Good board otherwise. cheap and normally works…. -
Would be nice if Realtek just quit making NIC cards period!! But given the low price point over Intel they rather go cheap with it. So I always keep spare Intel NICs around and put em in routers. I haven't had any problems with 4 port 100Mb D-Link server card which I also got off of ebay on the cheap. It works so well that I picked up another card as a spare, also off of ebay.
-
Would be nice if Realtek just quit making NIC cards period!! But given the low price point over Intel they rather go cheap with it. So I always keep spare Intel NICs around and put em in routers. I haven't had any problems with 4 port 100Mb D-Link server card which I also got off of ebay on the cheap. It works so well that I picked up another card as a spare, also off of ebay.
I do know some guys working for motherboard manufacturers and it isn't just price point. Realtek has managed to make their chipsets very easy to integrate on motherboards. Comparatively, one of them at least, has had to send development motherboards (and) trace designs to Marvell's German engineering to get goofball issues resolved. Implementing Broadcom wasn't even possible and Intel chipsets were about 4 to 5 times the price.
-
If it was not for Realtek and Ralink making cheap wired and wireless for the masses the internet as we know it wouldn't exist.
Or atleast it would make adoption mildly prohibative.
One thing Realtek and Ralink have well under control is working with partners, if that's making a network card, drivers or a mainboard.
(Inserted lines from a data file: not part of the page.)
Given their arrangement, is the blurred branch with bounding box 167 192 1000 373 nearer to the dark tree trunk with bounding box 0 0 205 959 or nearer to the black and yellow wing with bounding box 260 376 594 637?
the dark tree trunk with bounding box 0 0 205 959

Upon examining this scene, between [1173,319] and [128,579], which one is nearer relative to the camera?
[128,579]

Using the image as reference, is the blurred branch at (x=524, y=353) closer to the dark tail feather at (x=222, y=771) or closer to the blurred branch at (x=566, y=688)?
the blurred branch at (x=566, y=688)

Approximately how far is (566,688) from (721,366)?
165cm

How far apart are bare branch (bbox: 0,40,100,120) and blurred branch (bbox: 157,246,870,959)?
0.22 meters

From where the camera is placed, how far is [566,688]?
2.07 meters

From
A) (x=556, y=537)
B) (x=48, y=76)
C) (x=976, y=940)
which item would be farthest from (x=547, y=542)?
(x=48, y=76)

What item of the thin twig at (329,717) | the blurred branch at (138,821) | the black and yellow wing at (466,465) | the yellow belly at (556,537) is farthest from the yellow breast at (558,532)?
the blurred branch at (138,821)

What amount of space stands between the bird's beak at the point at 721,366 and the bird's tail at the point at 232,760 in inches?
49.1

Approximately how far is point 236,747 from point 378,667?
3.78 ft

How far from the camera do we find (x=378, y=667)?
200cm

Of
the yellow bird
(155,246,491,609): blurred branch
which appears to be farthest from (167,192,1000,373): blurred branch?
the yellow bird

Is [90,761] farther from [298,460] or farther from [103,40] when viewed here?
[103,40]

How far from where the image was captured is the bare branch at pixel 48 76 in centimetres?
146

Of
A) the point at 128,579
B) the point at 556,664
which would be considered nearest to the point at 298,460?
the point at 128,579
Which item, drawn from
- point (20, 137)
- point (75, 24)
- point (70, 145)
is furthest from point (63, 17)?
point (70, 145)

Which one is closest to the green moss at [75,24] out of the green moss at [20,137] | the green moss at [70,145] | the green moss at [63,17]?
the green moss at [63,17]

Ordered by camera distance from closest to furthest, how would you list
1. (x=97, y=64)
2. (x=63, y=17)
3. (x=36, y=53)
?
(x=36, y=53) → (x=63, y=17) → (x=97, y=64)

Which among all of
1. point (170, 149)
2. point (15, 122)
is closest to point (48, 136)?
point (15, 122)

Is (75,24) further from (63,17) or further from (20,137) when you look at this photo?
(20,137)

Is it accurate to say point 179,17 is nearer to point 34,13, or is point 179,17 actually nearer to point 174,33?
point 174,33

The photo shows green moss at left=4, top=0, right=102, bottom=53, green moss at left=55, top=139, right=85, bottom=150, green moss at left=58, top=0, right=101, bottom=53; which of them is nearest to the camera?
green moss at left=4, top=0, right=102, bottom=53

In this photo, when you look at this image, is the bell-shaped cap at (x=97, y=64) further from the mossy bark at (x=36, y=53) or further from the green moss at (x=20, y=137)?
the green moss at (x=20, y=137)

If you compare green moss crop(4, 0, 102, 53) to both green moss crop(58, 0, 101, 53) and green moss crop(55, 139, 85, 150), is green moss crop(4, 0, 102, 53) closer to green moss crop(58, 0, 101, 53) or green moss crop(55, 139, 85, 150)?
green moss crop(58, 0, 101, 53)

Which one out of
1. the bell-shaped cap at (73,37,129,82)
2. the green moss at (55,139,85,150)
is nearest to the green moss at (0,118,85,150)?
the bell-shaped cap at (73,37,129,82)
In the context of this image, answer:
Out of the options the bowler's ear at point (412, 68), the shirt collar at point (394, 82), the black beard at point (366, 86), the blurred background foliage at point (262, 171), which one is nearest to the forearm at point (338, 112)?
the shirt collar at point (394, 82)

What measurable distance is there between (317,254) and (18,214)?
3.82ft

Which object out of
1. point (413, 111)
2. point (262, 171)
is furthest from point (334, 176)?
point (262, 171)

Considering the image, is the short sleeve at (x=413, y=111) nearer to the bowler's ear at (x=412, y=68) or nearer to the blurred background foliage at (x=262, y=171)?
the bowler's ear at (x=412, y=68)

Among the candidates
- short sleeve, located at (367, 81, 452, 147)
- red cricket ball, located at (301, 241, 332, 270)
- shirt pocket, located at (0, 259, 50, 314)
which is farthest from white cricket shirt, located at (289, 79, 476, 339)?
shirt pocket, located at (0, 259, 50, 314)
They also talk to opensource developers in general without jumping through nda hoopla.
-
If it was not for Realtek and Ralink making cheap wired and wireless for the masses the internet as we know it wouldn't exist.
Or atleast it would make adoption mildly prohibative.
One thing Realtek and Ralink have well under control is working with partners, if that's making a network card, drivers or a mainboard.
They also talk to opensource developers in general without jumping through nda hoopla.
If what you say is true then why so many issues with the Nix / FreeBSD flavors? Heck, even some Window users experience issues with them.
I don't think hardware is the issue, it's the bad drivers or poorly implmented into an OS. Let's hope RealTek keeps trying to improve things.
-
I don't think hardware is the issue, it's the bad drivers or poorly implmented into an OS. Let's hope RealTek keeps trying to improve things.
Hardware bugs that vary from one implementation to another are the problem. There are countless work arounds that keep getting added to the Realtek drivers in FreeBSD (and no doubt other OSes as well, I don't follow others as closely though) as people keep finding hardware that's buggy in new and different ways from other implementations of the exact same chipset.
-
@cmb:
Hardware bugs that vary from one implementation to another are the problem. There are countless work arounds that keep getting added to the Realtek drivers in FreeBSD (and no doubt other OSes as well, I don't follow others as closely though) as people keep finding hardware that's buggy in new and different ways from other implementations of the exact same chipset.
Aye aye. Some of the issues are due to implementation of "features" in new OSes that don't play well with the firmware on the NIC's too.
eg. The problem my friend faced with the Yukon was that 1/2 the chips don't work well in Vista without a new driver patch because the chip wouldn't respond properly to the PCI-e Link Power Management.
Oddly, the same driver paired with an external card on the same chipset works fine. It's just the integrated chipset that won't play well. There are no issues with WinXP or other OS flavours either. The only solution was to manually disable the Link power state management in Vista Device Manager or update to a "newer" driver provided by the manufacturer (which does exactly just that). -
Well, I've had the box up and running in production for about 3 days so far and no problems, yet.